А теперь перейдем к теме возникновения идеи РБМК. Известно, что после успешного решения задачи создания ЭИ-2 (энергетический “Иван-2”) последующая серия промышленных реакторов (АД) разработки конструкторов заводов № 92 (г. Горький) и “Большевик” (г. Ленинград) строилась уже по аналогичной проверенной практикой эксплуатации ЭИ-2 схеме, поэтому они именовались, став энергетическими, реакторами АДЭ.
К тому времени наметились некоторые успехи в разработке циркониевых сплавов, пригодных для изготовления труб и оболочек для топлива. В ИАЭ им. И.В. Курчатова с учетом этого начали прорабатывать идею создания мощного реактора канального типа, охлаждаемого кипящей водой. Разработкой его (за основу был принят АДЭ) занимались конструкторы завода “Большевик”, которые и до этого участвовали в проектировании и поставке оборудования для реакторов АДЭ, в частности исполнительных органов системы управления. Рассуждения того времени о РБМК были такими, что это — тот же аппарат АДЭ, только с циркониевыми каналами. Правда, диаметр канала в сравнении с используемым в АДЭ алюминиевым был несколько большим, в нем больше размещалось и топлива, поэтому число каналов было сокращено, но размеры графитовой кладки сохранились.

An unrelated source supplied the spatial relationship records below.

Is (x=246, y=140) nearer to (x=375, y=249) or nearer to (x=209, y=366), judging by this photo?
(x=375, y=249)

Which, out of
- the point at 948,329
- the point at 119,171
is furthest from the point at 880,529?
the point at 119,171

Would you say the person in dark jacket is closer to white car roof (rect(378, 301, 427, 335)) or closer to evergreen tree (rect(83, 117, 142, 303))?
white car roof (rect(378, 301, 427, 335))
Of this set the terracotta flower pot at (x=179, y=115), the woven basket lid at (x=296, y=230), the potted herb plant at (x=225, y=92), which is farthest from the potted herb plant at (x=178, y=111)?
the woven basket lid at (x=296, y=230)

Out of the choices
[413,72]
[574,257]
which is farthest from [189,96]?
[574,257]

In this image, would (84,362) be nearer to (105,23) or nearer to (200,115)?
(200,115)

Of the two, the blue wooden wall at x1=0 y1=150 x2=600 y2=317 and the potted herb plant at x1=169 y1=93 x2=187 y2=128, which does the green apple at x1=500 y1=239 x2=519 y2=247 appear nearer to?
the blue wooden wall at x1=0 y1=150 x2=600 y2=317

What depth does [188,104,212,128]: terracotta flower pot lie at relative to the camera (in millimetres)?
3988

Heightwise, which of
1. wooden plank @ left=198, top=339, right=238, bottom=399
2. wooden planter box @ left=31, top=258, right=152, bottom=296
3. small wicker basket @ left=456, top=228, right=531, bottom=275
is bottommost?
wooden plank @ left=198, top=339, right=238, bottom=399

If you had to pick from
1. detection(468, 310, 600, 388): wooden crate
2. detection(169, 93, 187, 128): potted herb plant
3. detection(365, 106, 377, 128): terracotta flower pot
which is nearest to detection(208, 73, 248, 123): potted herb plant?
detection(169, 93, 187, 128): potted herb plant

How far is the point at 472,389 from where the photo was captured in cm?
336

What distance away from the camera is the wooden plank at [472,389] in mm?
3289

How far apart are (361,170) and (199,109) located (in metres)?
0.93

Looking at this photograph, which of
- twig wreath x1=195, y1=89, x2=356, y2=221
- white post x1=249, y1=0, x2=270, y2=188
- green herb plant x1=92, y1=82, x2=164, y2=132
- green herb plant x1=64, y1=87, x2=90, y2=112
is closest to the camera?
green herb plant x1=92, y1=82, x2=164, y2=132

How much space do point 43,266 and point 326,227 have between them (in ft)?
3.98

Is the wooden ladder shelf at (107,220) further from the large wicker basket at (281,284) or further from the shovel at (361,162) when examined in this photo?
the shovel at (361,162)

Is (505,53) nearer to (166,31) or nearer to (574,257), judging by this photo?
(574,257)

Принципиально новой и трудной для конструкторов завода “Большевик” была разработка проекта канала из циркония. Тут работа шла не только над совершенствованием технологии самого циркония и получения из него труб, но и решалась проблема соединения со сталью. Циркония мало — он дорогой, поэтому применялся только в пределах активной зоны, остальной контур делался из стали. Надо было научиться их надежно соединять, так как со сталью цирконий нельзя было сварить традиционными методами. Решение проблемы создания канала с переходниками было поручено НИИ-8, и после длительных и трудоемких опытно-конструкторских работ оно было найдено. Решение оригинальное и более надежное, чем канадское, где также разрабатывался энергетический реактор с циркониевыми каналами. Только в канадских реакторах замедлителем нейтронов служил не графит, а тяжелая вода. А проблема переходника была та же, что и у нас. На начальных стадиях работы над каналом С.М. Фейнберг не исключал возможности в случае задержки в использовании циркония начать работу на стальных трубах. Этот вариант канала тоже прорабатывался, хотя все понимали, что он потребует увеличения обогащения урана и ухудшения топливных экономических характеристик. К счастью, все обошлось. К моменту выпуска заводом “Большевик” технического проекта реактора РБМК переходники “сталь-цирконий” удалось создать.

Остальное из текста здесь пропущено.